1. ## logarithms equation

The curves $\displaystyle y = \frac{1}{3}^x$ and $\displaystyle y = 2(3^x)$ intersect at the point P.
(c) Find the x-coordinate of P to 2 decimal places and show that the y-coordinate
of P is $\displaystyle \sqrt{2}$

$\displaystyle \frac{1}{3}^x = 2 (3^x)$

$\displaystyle x = \frac{lg\frac{1}{2}}{2lg3} = -0.32$

How do I show the corresponding 'y' value = $\displaystyle \sqrt{2}$ ?

$\displaystyle y = 2(3^{-0.32})$ this equals the exact value of root 2, but I need to show it using Algebra?

can anyone show me?

Thanks!

2. Hello, Tweety!

The curves .$\displaystyle \begin{Bmatrix}y &=&2\cdot3^x & {\color{blue}[1]} \\ y &=& \left(\tfrac{1}{3}\right)^x & {\color{blue}[2]} \end{Bmatrix}$ . intersect at point $\displaystyle P.$

(c) Find the $\displaystyle x$-coordinate of $\displaystyle P$ to 2 decimal places
. . .and show that the $\displaystyle y$-coordinate of $\displaystyle P$ is $\displaystyle \sqrt{2}.$

Equate [1] and [2]: .$\displaystyle 2\cdot3^x \:=\:\frac{1}{3^x}$

Multiply by $\displaystyle 3^x\!:\quad 2\cdot3^{2x} \:=\:1 \quad\Rightarrow\quad 3^{2x} \:=\:\frac{1}{2}$ .[3]

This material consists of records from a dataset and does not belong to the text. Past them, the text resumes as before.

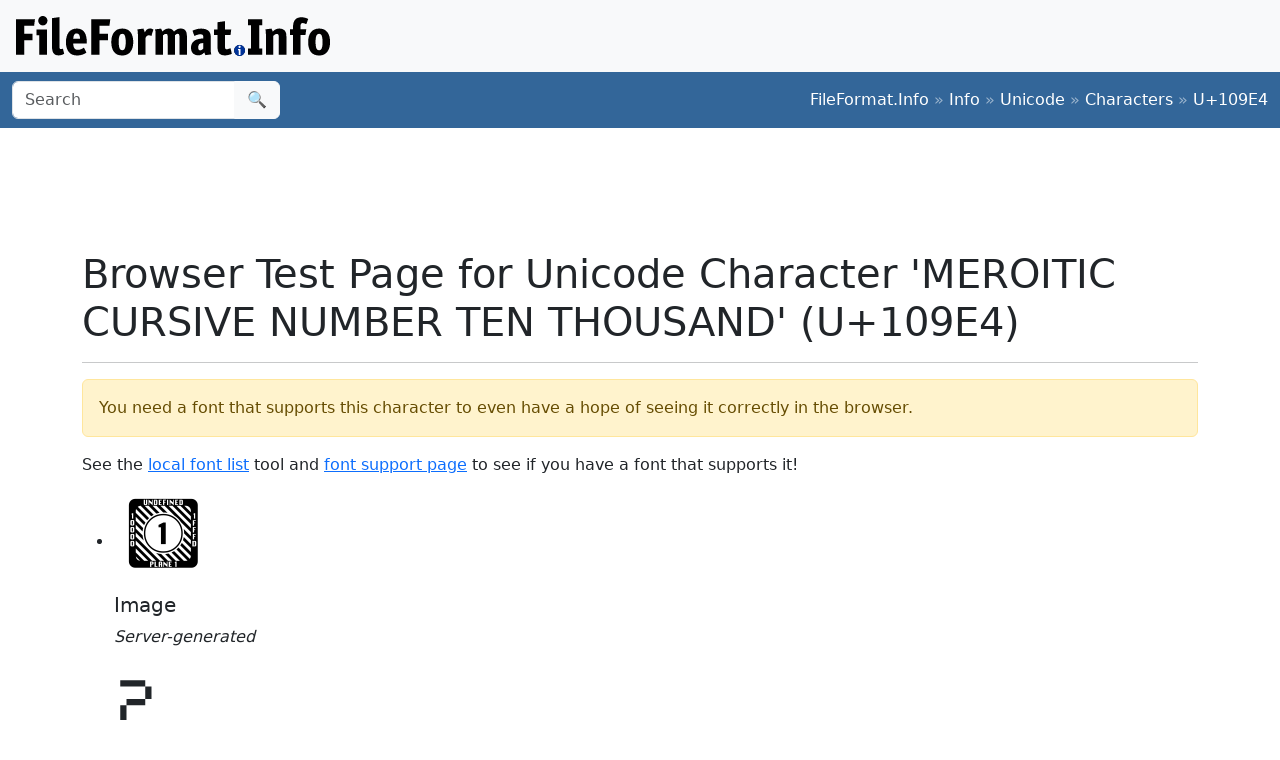

--- FILE ---
content_type: text/html;charset=utf-8
request_url: https://www.fileformat.info/info/unicode/char/109e4/browsertest.htm
body_size: 1888
content:
<!DOCTYPE html>
<html lang="en">
<head>
<meta charset="utf-8">
<meta name="viewport" content="width=device-width, initial-scale=1.0">
<meta name="referrer" content="unsafe-url">
<link href="/css/bootstrap.min.css" rel="stylesheet" />
<script src="/js/bootstrap.bundle.min.js"></script>

<title>Browser Test Page for Unicode Character 'MEROITIC CURSIVE NUMBER TEN THOUSAND' (U+109E4)</title>
<style>
.px100 {
	width: 100px;
	height: 100px;
	font-size: 100px;
	/*border: 1px solid red;*/
	text-align: center;
	line-height: 100px;
}
</style>
</head>
<body>
<div class="container-fluid p-3 bg-light d-none d-md-block">
	<a href="/index.htm"><img src="/images/logos/ffi-horiz-dark.svg"></a>
</div>
<nav class="navbar bg-body-tertiary d-print-none" style="background-color: #336699 !important;">
	<div class="container-fluid">
		<form action="/search/search.htm" class="d-flex d-none d-md-block" method="get" role="search">
			<div class="input-group">
				<input class="form-control" name="q" type="search" placeholder="Search" aria-label="Search">
				<button class="btn btn-light" type="submit">&#x1f50d;</button>
			</div>
		</form>
		<a class="navbar-brand d-md-none" href="/index.htm">
			<img src="/images/logos/ffi-horiz-light.svg" alt="Bootstrap" style="height:1.5rem;">
		</a>
		<span class="navbar-text text-white-50">
<a class="text-white text-decoration-none" href="/index.htm">FileFormat.Info</a>&nbsp;&raquo;&nbsp;<a class="text-white text-decoration-none" href="/info/index.htm">Info</a>&nbsp;&raquo;&nbsp;<a class="text-white text-decoration-none" href="/info/unicode/index.htm">Unicode</a>&nbsp;&raquo;&nbsp;<a class="text-white text-decoration-none" href="/info/unicode/char/index.htm">Characters</a>&nbsp;&raquo;&nbsp;<a class="text-white text-decoration-none" href="/info/unicode/char/109e4/index.htm">U+109E4</a>		</span>
	</div>
</nav>
<div class="container">
	<div class="row-fluid">
 		<div class="span12 boxshadow">

<div class="row justify-content-md-center my-3">
<script async src="https://pagead2.googlesyndication.com/pagead/js/adsbygoogle.js?client=ca-pub-6975096118196151"
     crossorigin="anonymous"></script>
<!-- FileFormatInfo 2023-12 -->
<ins class="adsbygoogle"
     style="display:inline-block;width:728px;height:90px"
     data-ad-client="ca-pub-6975096118196151"
     data-ad-slot="7200653382"></ins>
<script>
     (adsbygoogle = window.adsbygoogle || []).push({});
</script>
</div>

<h1>Browser Test Page for Unicode Character 'MEROITIC CURSIVE NUMBER TEN THOUSAND' (U+109E4)</h1>
<hr/>
<div class="alert alert-warning">You need a font that supports this character to even have a hope of seeing it correctly in the browser.</div>
<p>See the <a href="/info/unicode/font/fontlist.htm?text=%F0%90%A7%A4+-+Unicode+Character+%27MEROITIC+CURSIVE+NUMBER+TEN+THOUSAND%27+%28U%2B109E4%29">local font list</a> tool
and <a href="fontsupport.htm">font support page</a> to see if you have a font that supports it!
</p>
<ul class="thumbnails">
	<li>
		<div class="thumbnail">
			<a href="index.htm"><img src="/info/unicode/char/109e4/meroitic_cursive_number_ten_thousand.png" alt="U+109E4" width="100" height="100" /></a>
			<h5>Image</h5>
			<p><i>Server-generated</i></p>
		</div>
	</li>
	<li>
		<div class="thumbnail">
			<div class="px100">&#68068;</div>
			<h5>Decimal Escape</h5>
			<p>&amp;#68068;</p>
		</div>
	</li>
	<li>
		<div class="thumbnail">
			<div class="px100">&#x109e4;</div>
			<h5>Hex Escape</h5>
			<p>&amp;#x109e4;</p>
		</div>
	</li>
	<li>
		<div class="thumbnail">
			<div class="px100">𐧤</div>
			<h5>UTF-8</h5>
			<p>&nbsp;<!--LATER: show bytes --></p>
		</div>
	</li>

</ul>
<div class="row-fluid">
	<div class="span6 offset3">
		<div class="well">
			<legend>As UTF-8 in an input field</legend>
			<form method="POST" action="" accept-charset="UTF-8" class="form-horizontal">
				<div class="control-group">
					<label class="control-label">Input test</label>
					<div class="controls">
						<input type="text" name="inputtest" value="𐧤"/>
					</div>
				</div>
			</form>
		</div>
	</div>
</div>

		</div><!--/span-->
	</div><!--/row-->
	<footer>
	<p class="text-center text-body-tertiary"><small><a class="text-reset" href="/about/tos.htm">Terms of Service</a> | <a class="text-reset" href="/about/privacy.htm">Privacy Policy</a> | <a class="text-reset" href="/about/feedback.htm">Contact Info</a></small></p>
	</footer>
</div><!--/container-->

<script defer src="https://static.cloudflareinsights.com/beacon.min.js/vcd15cbe7772f49c399c6a5babf22c1241717689176015" integrity="sha512-ZpsOmlRQV6y907TI0dKBHq9Md29nnaEIPlkf84rnaERnq6zvWvPUqr2ft8M1aS28oN72PdrCzSjY4U6VaAw1EQ==" data-cf-beacon='{"version":"2024.11.0","token":"68cf27ea0c214bfc8d387f5ecc437ea4","r":1,"server_timing":{"name":{"cfCacheStatus":true,"cfEdge":true,"cfExtPri":true,"cfL4":true,"cfOrigin":true,"cfSpeedBrain":true},"location_startswith":null}}' crossorigin="anonymous"></script>
</body>
</html>


--- FILE ---
content_type: text/html; charset=utf-8
request_url: https://www.google.com/recaptcha/api2/aframe
body_size: 268
content:
<!DOCTYPE HTML><html><head><meta http-equiv="content-type" content="text/html; charset=UTF-8"></head><body><script nonce="jJ2V65Cz-otMZF7tpYgpmw">/** Anti-fraud and anti-abuse applications only. See google.com/recaptcha */ try{var clients={'sodar':'https://pagead2.googlesyndication.com/pagead/sodar?'};window.addEventListener("message",function(a){try{if(a.source===window.parent){var b=JSON.parse(a.data);var c=clients[b['id']];if(c){var d=document.createElement('img');d.src=c+b['params']+'&rc='+(localStorage.getItem("rc::a")?sessionStorage.getItem("rc::b"):"");window.document.body.appendChild(d);sessionStorage.setItem("rc::e",parseInt(sessionStorage.getItem("rc::e")||0)+1);localStorage.setItem("rc::h",'1769035633314');}}}catch(b){}});window.parent.postMessage("_grecaptcha_ready", "*");}catch(b){}</script></body></html>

Take logs: .$\displaystyle \ln(3^{2x}) \:=\:\ln\left(\tfrac{1}{2}\right) \:=\:\ln(2^{\text{-}1}) \quad\Rightarrow\quad 2x\ln(3)\:=\:-\ln(2)$

. . $\displaystyle x \;=\;-\frac{\ln(2)}{2\ln(3)} \;=\;-0.315464877 \;\approx\;\boxed{-0.32}$

At [3], we have: .$\displaystyle 3^{2x} \:=\:\frac{1}{2}$

Take logs (base 3): .$\displaystyle \log_3(3^{2x}) \:=\:\log_3\left(\frac{1}{2}\right) \:=\:\log_3(2^{-1})$

$\displaystyle \text{Then we have: }\;2x\underbrace{\log_3(3)}_{\text{This is 1}} \;=\;-\log_3(2) \quad\Rightarrow\quad 2x \:=\:-\log_3(2)$

. . $\displaystyle x \:=\:-\tfrac{1}{2}\log_3(2) \:=\:\log_3\!\left(2^{-\frac{1}{2}}\right) \:=\:\log_3\!\left(\frac{1}{2^{\frac{1}{2}}}\right ) \quad\Rightarrow\quad x\:=\:\log_3\left(\frac{1}{\sqrt{2}}\right)$

Substitute into [1]: .$\displaystyle y \;=\;2\cdot3^{\log_3\left(\frac{1}{\sqrt{2}}\right )} \;=\;2\cdot\frac{1}{\sqrt{2}} \quad\Rightarrow\quad y \;=\;\sqrt{2}$